Making a more general-purpose Nextflow pipeline

Generalizing the Hello pipeline

Learning outcomes

After having completed this chapter you will be able to:

Understand how nextflow.config controls parameters, resources and profiles for the hello-pipeline.
Explain how splitting processes into separate module files improves structure and re-use.
Recognise how dynamic file naming works in process output directives and script blocks.

Material

Overview of the `hello-pipeline` project

Let’s go to the directory then:

cd /workspaces/nextflow-training/exercises/hello-pipeline
code .

The hello-pipeline example (under exercises/hello-pipeline/) is a small but realistic DSL2 workflow that illustrates:

Configuration in nextflow.config (parameters, process resources, profiles, outputs).
Modular code structure using a modules/ folder.
Dynamic file naming based on values flowing through the pipeline.

These are the files in the directory

hello-pipeline/

  hello-pipeline
  ├── hello-pipeline.nf
  ├── modules
  │   ├── collectGreetings.nf
  │   ├── convertToUpper.nf
  │   ├── cowpy.nf
  │   └── sayHello.nf
  └── nextflow.config

The main entry point is:

hello-pipeline.nf (workflow definition)
nextflow.config (configuration)
modules/*.nf (process modules)

The workflow at a glance

In hello-pipeline.nf, the workflow:

Reads greetings from a CSV file (params.input).
Emits a greeting per line (sayHello).
Converts greetings to upper case (convertToUpper).
Collects all greetings into one file and a small report (collectGreetings).
Generates ASCII “art” for the final greetings using cowpy (cowpy module).

The dataflow and basic DSL2 concepts are covered in the Introduction to Nextflow; here we zoom in on:

How configuration, modules and filenames are wired together.
How changing nextflow.config changes the behaviour of the same code.
How Channels are created.

hello-pipeline.nf

hello-pipeline.nf
#!/usr/bin/env nextflow

// Include modules
include { sayHello          }       from './modules/sayHello.nf'
include { convertToUpper    }       from './modules/convertToUpper.nf'
include { collectGreetings  }       from './modules/collectGreetings.nf'
include { cowpy             }       from './modules/cowpy.nf'

workflow {

    main:
    // create a channel for inputs from a CSV file
    greeting_ch = channel.fromPath(params.input)
                        .splitCsv()
                        .map { line -> line[0] }
    // emit a greeting
    sayHello(greeting_ch)
    // convert the greeting to uppercase
    convertToUpper(sayHello.out)
    // collect all the greetings into one file
    collectGreetings(convertToUpper.out.collect(), params.batch)
    // generate ASCII art of the greetings with cowpy
    cowpy(collectGreetings.out.outfile, params.character)

    publish:
    first_output = sayHello.out
    uppercased = convertToUpper.out
    collected = collectGreetings.out.outfile
    batch_report = collectGreetings.out.report
    cowpy_art = cowpy.out
}

output {
    first_output {
        path { sayHello.name }
    }
    uppercased {
        path { convertToUpper.name }
    }
    collected {
        path { collectGreetings.name }
    }
    batch_report {
        path { collectGreetings.name }
    }
    cowpy_art {
        path { cowpy.name }
    }
}

nextflow.config

nextflow.config
docker.enabled = true

/*
* Process settings
*/
process {
    memory = 1.GB
    withName: 'cowpy' {
        memory = 2.GB
        cpus = 2
    }
}

/*
* Pipeline parameters
*/
params {
    input = "${projectDir}/data/greetings.csv"
    batch = 'batch'
    character = 'turkey'
}

/*
* Output settings
*/
outputDir = "results/${params.batch}"
workflow.output.mode = 'copy'

Channels

There is a variety of channel factories that we can use to set up a channel cosnidering that they are built in a way that allows us to operate on their contents using operators.
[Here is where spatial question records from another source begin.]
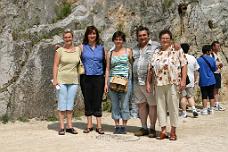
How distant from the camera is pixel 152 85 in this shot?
830 centimetres

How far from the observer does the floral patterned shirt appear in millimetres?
7973

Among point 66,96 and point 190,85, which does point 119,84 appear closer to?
point 66,96

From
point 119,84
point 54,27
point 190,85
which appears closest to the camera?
point 119,84

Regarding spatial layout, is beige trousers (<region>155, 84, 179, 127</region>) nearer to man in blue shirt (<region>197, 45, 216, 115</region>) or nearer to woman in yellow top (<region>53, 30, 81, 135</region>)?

You may have noticed the way in which the input file is read: this is a standard practice to read csv files, in which first channel.fromPath is called (Channel factories), and then the operators splitCsv() and map{} are invoked. This is done to generate a file name dynamically so that the final file names will be unique. We will cover more about operators in the next session.

hello-pipeline.nf
    greeting_ch = channel.fromPath(params.input)
                .splitCsv()
                .map { line -> line[0] }

Make file names unique

A common way to make the file names unique is to use some unique piece of metadata from the inputs (received from the input channel) as part of the output file name. Here, for convenience, we’ll just use the greeting itself since it’s just a short string, and prepend it to the base output filename.

From hello-pipeline.nf, keep in mind that each process like sayHello, convertToUpper, etc., is creating a channel through which the output(s) are flowing.

hello-pipeline.nf
    sayHello(greeting_ch)
    // convert the greeting to uppercase
    convertToUpper(sayHello.out)
    // collect all the greetings into one file
    collectGreetings(convertToUpper.out.collect(), params.batch)
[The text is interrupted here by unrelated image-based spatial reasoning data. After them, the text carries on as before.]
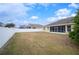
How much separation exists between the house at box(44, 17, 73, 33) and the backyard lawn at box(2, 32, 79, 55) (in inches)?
3.4

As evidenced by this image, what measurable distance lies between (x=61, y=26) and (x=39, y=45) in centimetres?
49

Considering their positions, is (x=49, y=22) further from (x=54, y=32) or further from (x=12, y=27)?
(x=12, y=27)

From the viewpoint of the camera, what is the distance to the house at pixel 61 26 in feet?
18.7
Modules: processes in separate files

In hello-pipeline.nf, each process is defined in its own module file under modules/, and then imported at the top of hello-pipeline.nf:

hello-pipeline.nf
    // Include modules
    include { sayHello          }       from './modules/sayHello.nf'
    include { convertToUpper    }       from './modules/convertToUpper.nf'
    include { collectGreetings  }       from './modules/collectGreetings.nf'
    include { cowpy             }       from './modules/cowpy.nf'

This structure:

Keeps each process short and focused.
Makes it easier to reuse a process in other pipelines.
Separates workflow logic (hello-pipeline.nf) from implementation details (modules/*.nf).

Same pattern at larger scale

In real projects, you often have:

A workflow/ or modules/ folder with many small process modules.
One or a few entry-point workflows that glue them together using include statements.

Dynamic naming of files in modules

The hello-pipeline shows several patterns for dynamic filenames, where outputs depend on values such as:

The greeting text itself.
The batch name.
The input file name.

Filenames based on the greeting

In modules/sayHello.nf:

The process receives a value greeting.

modules/sayHello.nf
    input:
    val greeting

The output directive declares a file path using string interpolation:

modules/sayHello.nf
    output:
    path "${greeting}-output.txt"

The script block uses the same pattern when writing the file.

This ensures:

Each input greeting produces its own output file.
Filenames are traceable (the greeting is visible in the filename).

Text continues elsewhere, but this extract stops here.